### [ACTIVITY]
Can you echo the part of the marketing conference text that runs from "Each summer, more" up to and including "driving people there!)", word for word?

### [TEXT UNDER STUDY]
------------

Each summer, more than 1,000 of the world’s best marketers gather for three days at the Business Marketing Association’s global conference, to share insights about how big brands, like Dow Chemical and Adobe, are succeeding with their business-to-business (B2B) marketing efforts. And each summer, I walk away with dozens of pages of notes, a larger base of connections on LinkedIn, and several fresh ideas to share with our clients. This year, there were six lessons we learned that I think you simply can’t afford to ignore.
#1: Your website better be your best sales tool. (And if it’s not, quit driving people there!)
Why do so many brochures, banner ads, print ads, television and radio commercials, social media posts, and direct mail pieces have a call-to-action or hyperlink click-through to a crappy website? Marketers, by default, think that the farewell section of a marketing tactic should include their web address and perhaps, though less and less these days, their phone number. But ask yourself, “If someone sees this ad and is intrigued, will a visit to our website be the experience that is most likely to turn them into a customer?”
Often, the answer is "no."

------------

### [GIVEN DATA]
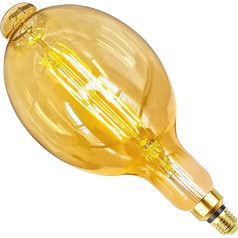 TIANFAN Antique LED spuldzes Gigant dekoratīvā apgaismojuma spuldze 8 W Dimmable E27 Base 220 / 240 V 600 Lumen Super Yellow Warm (BT180)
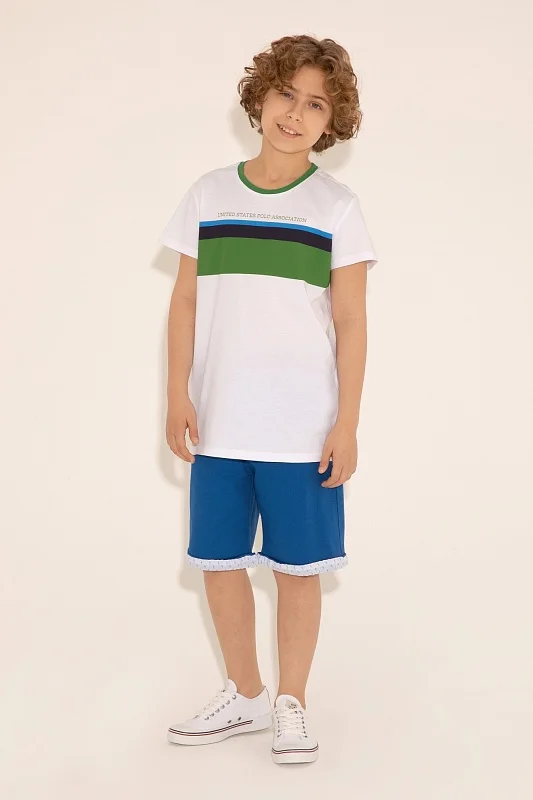 Шорты из хлопка для мальчиков - G083SZ0310NERSLEY Бермуды муж. детс. (VR045, 8_9)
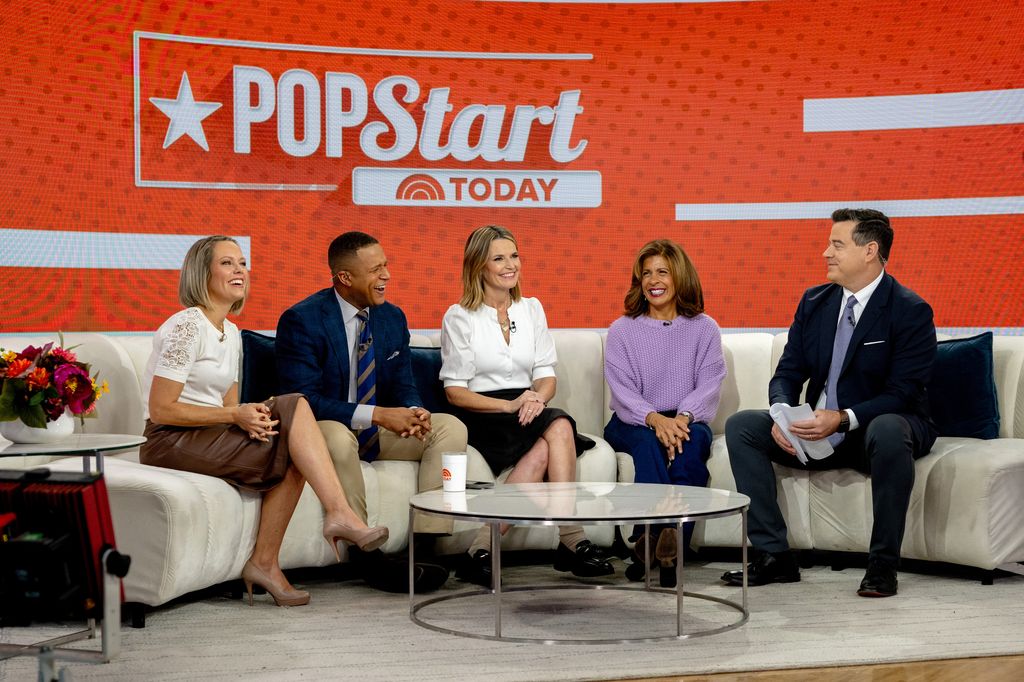 TODAY -- Pictured: Dylan Dreyer, Craig Melvin, Savannah Guthrie, Hoda Kotb and Carson Daly on Friday, November 17, 2023 -- (Photo by: Nathan Congleton/NBC via Getty Images)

------------

### [RESULT FOR THIS TASK]
Each summer, more than 1,000 of the world’s best marketers gather for three days at the Business Marketing Association’s global conference, to share insights about how big brands, like Dow Chemical and Adobe, are succeeding with their business-to-business (B2B) marketing efforts. And each summer, I walk away with dozens of pages of notes, a larger base of connections on LinkedIn, and several fresh ideas to share with our clients. This year, there were six lessons we learned that I think you simply can’t afford to ignore.
#1: Your website better be your best sales tool. (And if it’s not, quit driving people there!)